◆ SOURCE EXTRACT
—————
N. S. SHERMAN MACH. & IRON WORKS v. R. D. COLE MFG. CO.Annotate this Case
N. S. SHERMAN MACH. & IRON WORKS v. R. D. COLE MFG. CO.
1915 OK 651
151 P. 1181
51 Okla. 353
Case Number: 4581
Supreme Court of Oklahoma
N. S. SHERMAN MACHINE & IRON WORKS
R. D. COLE MFG. CO.
¶0 1. DEPOSITIONS--Admissibility in Evidence--Narrative Form. A deposition is a written declaration under oath, made upon notice to the adverse party, for the purpose of enabling him to attend and cross-examine; but there is no requirement that depositions should be in the form of a question and answer, and they will not be suppressed because given in narrative form.
2. APPEAL AND ERROR--Continuance--Discretionary Ruling. Continuances for the absence of witnesses, or of a party to the action, are addressed largely to the discretion of the trial court; and this court will not review such discretion, unless it has been abused.
3. CONTINUANCE--Discretion--Denial. On the day of the trial, the defendant offered an affidavit for continuance, on the ground that defendant was a material witness, setting out what he expected to show by him, but alleging that the defendant was prevented from attending by reason of the interruption of direct railroad communications. Attached to this affidavit was an unverified statement by a doctor, saying that owing to the defendant's condition, in his judgment, it would be injurious for him to make a long trip. There was no allegation in the affidavit that the attorney required the presence of the defendant to aid in the case, other than as a witness. Held no abuse of discretion in refusing the continuance, where the court allowed the facts set up in the affidavit to be read as a deposition.
—————
◆ REQUIRED ACTIONS
**A.** According to the case summary, why is the adverse party given notice before a deposition is made?
**B.** Answer these questions from the case summary:
(i) Which court decided the case?
(ii) What case number is given?
(iii) Per the affidavit, what kept the defendant from attending the trial?
**C.** List every citation for the case that appears in the case summary.

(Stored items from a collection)
—————
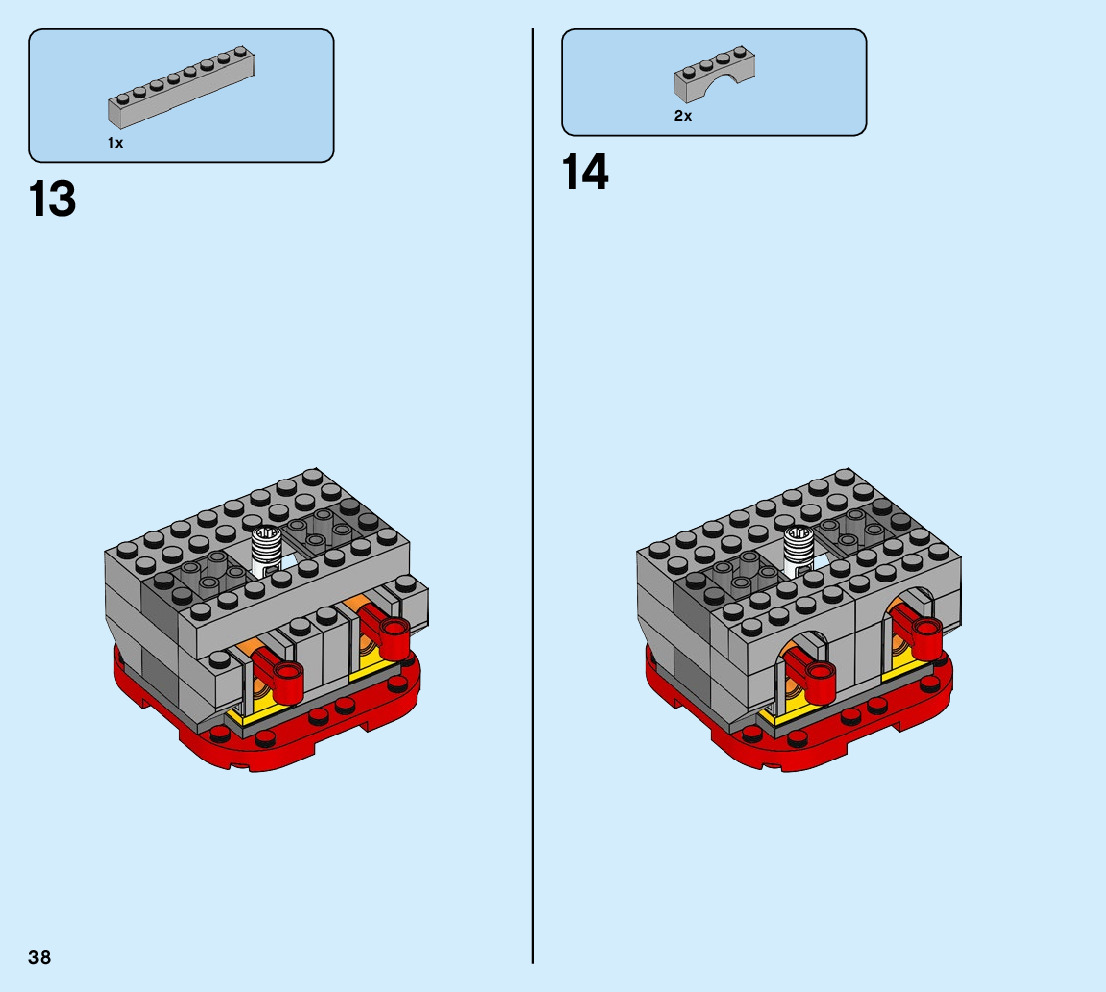 1x

13

2x

14

38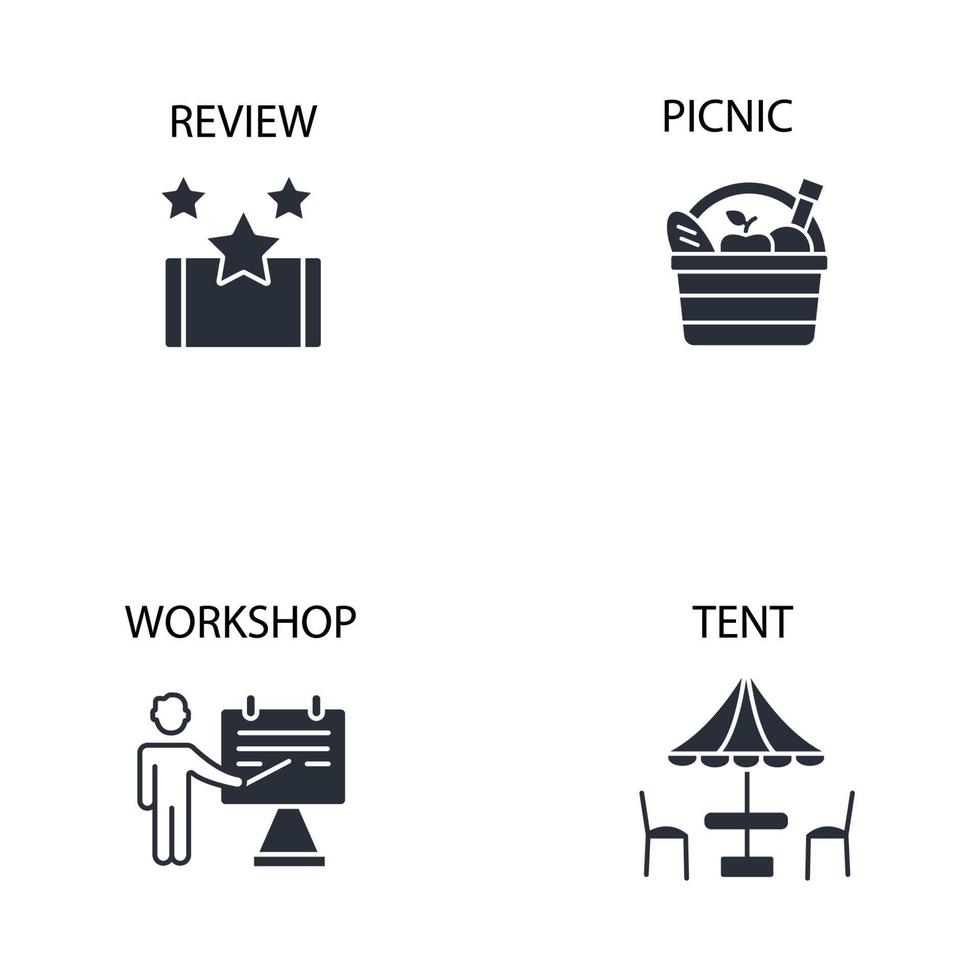 REVIEW

PICNIC

WORKSHOP

TENT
—————
◆ RESULTS FOR EACH TASK
**A.** Notice is given so that the adverse party can attend and cross-examine.

**B.**
(i) The Supreme Court of Oklahoma.
(ii) 4581.
(iii) The interruption of direct railroad communications.

**C.**
1915 OK 651
151 P. 1181
51 Okla. 353